The LTS-6760JD is based on the principle of electroluminescence in a semiconductor p-n junction. The active region uses an AlInGaP multi-quantum well structure. When a forward voltage exceeding the junction's built-in potential is applied, electrons from the n-type region and holes from the p-type region are injected into the active region. There, they recombine, releasing energy in the form of photons. The specific composition of the AlInGaP alloy determines the bandgap energy, which directly corresponds to the wavelength (color) of the emitted light--in this case, approximately 650 nm (red). The non-transparent GaAs substrate absorbs any downward-emitted light, improving contrast by preventing light from escaping through the back of the chip. The light from the tiny LED chips is coupled into the plastic package, which is molded into the shape of seven segments plus a decimal point.
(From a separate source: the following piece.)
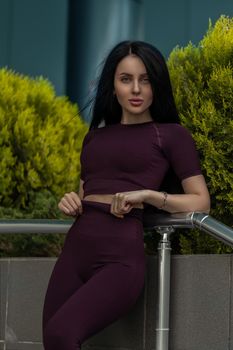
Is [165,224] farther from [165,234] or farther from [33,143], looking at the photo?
[33,143]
The gray face absorbs ambient light to improve contrast, while the white segment areas diffuse and transmit the red light evenly.

14. Technology Trends

While through-hole seven-segment displays like the LTS-6760JD remain in use, the industry trend has strongly shifted towards surface-mount device (SMD) packages for most new designs, enabling smaller, thinner products and fully automated assembly. For the underlying LED technology, AlInGaP remains a dominant material for high-efficiency red, orange, and yellow LEDs. Ongoing development focuses on improving internal quantum efficiency (more photons per electron) and light extraction efficiency (getting more of those photons out of the chip). There is also a trend towards higher brightness and lower operating voltages. In display applications, integrated driver circuits and smart displays with serial interfaces (like I2C or SPI) are becoming more common, reducing the microcontroller I/O and software burden compared to direct segment driving. However, the basic seven-segment form factor and its utility for numeric readouts ensure its continued relevance across many industries.